There is a problem that needs to be noted, the Internet has reached the stage of large models, and most of the gameplay is still the same as before, either continuing to fight price wars, or turning back to eat their own traffic "old capital".

In essence, the landing of the large model is no different from the "enclosure race" in the early Internet period.

In May this year, a number of domestic large model players began to officially announce price cuts, Ali's Tongyi Qianwen main large model Qwen-Long's API price dropped by 97%, Wenxin large model two main models ERNIE Speed and ERNIE Lite are all free, and then, iFLYTEK also announced that iFLYTEK Xinghuo API capabilities are free and open.

On the ByteDance side, it took only 30 days for Doubao to rush to the first place from its release, and it is reported that the reason why Doubao can become the "top stream" of the large model in a short period of time is not only because of the help of Douyin with 794 million monthly active people, but also the amount of money burned in the new round has reached 124 million yuan.

Back then, the most tried and tested trick of major domestic Internet companies was to throw money. To this day, does the "enclosure" style of play still apply?

First of all, the key to the large model in the current can only spend money for traffic lies in the convergence of technology, and the final impact on user retention will also be the return to technology, simply reducing the application cost can indeed increase exposure and compete for users from a short-term perspective, but in the long run, AI technology services are not takeaways, let alone short videos, and relying on burning money cannot bring a good user experience.

Secondly, the development of large models itself is a huge cost of capital engineering, perhaps for large factories with rich cash flow, the price war can be afforded, but the current large model profitability is far away, and the risk of small enterprises entering the market cannot be underestimated, which will inevitably further reduce the innovation and creativity of the entire industry.

In fact, the price war for large models started from overseas, when OpenAI and Google were the first to announce price cuts. But overseas, cloud vendors are moving away from traditional service models and turning to other ways to fill this cost, taking Nvidia as an example, in May, Nvidia released data for the first quarter of fiscal year 2025.

Nvidia said that training and inferring AI on Nvidia CUDA can drive growth in cloud rental revenue, and every $1 spent on Nvidia's AI infrastructure gives cloud service providers the opportunity to earn $5 in GPU instant hosting revenue over four years. Whether China can quickly follow up on this step of the plan is actually debatable.

Of course, in addition to the ability to continue to "inherit" the way of playing, the Internet has not left much "family foundation" for large models over the years, even from a global perspective, in addition to funds, there has been a shortage of information and data that large models need most.
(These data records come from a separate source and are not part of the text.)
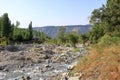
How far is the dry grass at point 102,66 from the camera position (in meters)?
15.0

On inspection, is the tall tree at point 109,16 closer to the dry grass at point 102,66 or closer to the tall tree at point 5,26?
the dry grass at point 102,66

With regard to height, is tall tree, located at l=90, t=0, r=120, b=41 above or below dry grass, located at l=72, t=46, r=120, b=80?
above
Similarweb's data shows that ChatGPT's traffic growth has gradually slowed since it peaked at 1.8 billion global visits in May 2023. In response, OpenAI decided to relax restrictions on ChatGPT, and users could use it without registration at one point.
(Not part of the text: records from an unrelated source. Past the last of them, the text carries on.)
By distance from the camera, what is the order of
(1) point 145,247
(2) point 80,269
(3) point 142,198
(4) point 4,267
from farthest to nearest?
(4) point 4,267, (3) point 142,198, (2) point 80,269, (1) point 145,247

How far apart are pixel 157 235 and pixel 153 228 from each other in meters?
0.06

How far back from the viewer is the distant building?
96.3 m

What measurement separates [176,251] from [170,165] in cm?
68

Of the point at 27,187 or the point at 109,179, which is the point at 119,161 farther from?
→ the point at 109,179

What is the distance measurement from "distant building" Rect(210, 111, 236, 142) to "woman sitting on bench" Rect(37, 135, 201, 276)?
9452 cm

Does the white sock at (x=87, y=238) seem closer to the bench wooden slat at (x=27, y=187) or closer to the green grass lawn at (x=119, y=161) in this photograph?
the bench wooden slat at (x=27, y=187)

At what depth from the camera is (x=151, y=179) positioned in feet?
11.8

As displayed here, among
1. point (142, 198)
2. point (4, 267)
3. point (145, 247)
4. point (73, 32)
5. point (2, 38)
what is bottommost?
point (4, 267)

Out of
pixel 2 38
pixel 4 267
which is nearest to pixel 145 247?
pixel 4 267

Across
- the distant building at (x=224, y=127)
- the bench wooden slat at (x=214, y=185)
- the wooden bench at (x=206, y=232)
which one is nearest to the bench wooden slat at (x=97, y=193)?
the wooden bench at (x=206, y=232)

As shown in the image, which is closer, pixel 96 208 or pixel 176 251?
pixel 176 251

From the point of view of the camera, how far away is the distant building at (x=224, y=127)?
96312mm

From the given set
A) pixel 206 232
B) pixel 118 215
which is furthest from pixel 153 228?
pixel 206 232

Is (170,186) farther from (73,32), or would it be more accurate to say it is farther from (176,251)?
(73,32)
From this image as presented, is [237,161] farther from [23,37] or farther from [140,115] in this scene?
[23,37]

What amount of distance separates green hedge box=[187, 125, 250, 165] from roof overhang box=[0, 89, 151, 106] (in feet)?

This is also one of the dilemmas of the current development of large models: the existing amount of Internet information is difficult to support the training of such large models.
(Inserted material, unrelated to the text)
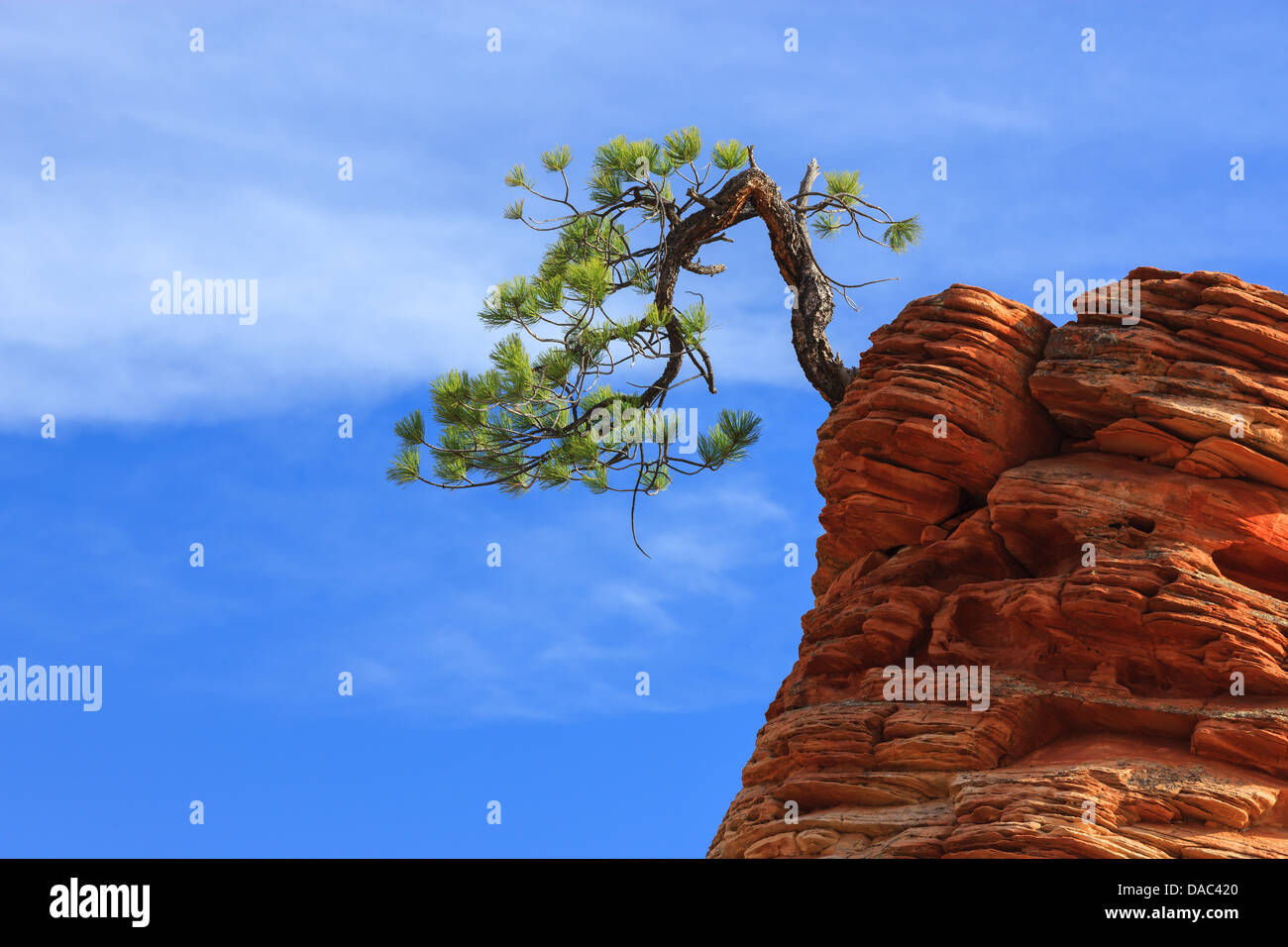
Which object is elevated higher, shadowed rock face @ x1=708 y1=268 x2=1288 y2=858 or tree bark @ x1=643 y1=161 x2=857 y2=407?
tree bark @ x1=643 y1=161 x2=857 y2=407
During this time, the fact that Byte and a number of online office companies "feed" the large model has caused many users to be dissatisfied. According to public information, the amount of data involved in GPT-4 training is as high as 12 trillion tokens, and in the future, like GPT-5, it may need 60 trillion to 100 trillion tokens.

According to the Epoch Institute, there is a 50% chance that the demand for high-quality data from large models will exceed the supply by mid-2024, and a 90% chance that this will happen by 2026, and this risk of data shortage will be delayed until 2028.

As for how to make up for this huge data gap, the penetration rate of the Internet is gradually touching the ceiling, and there is no better way for a while.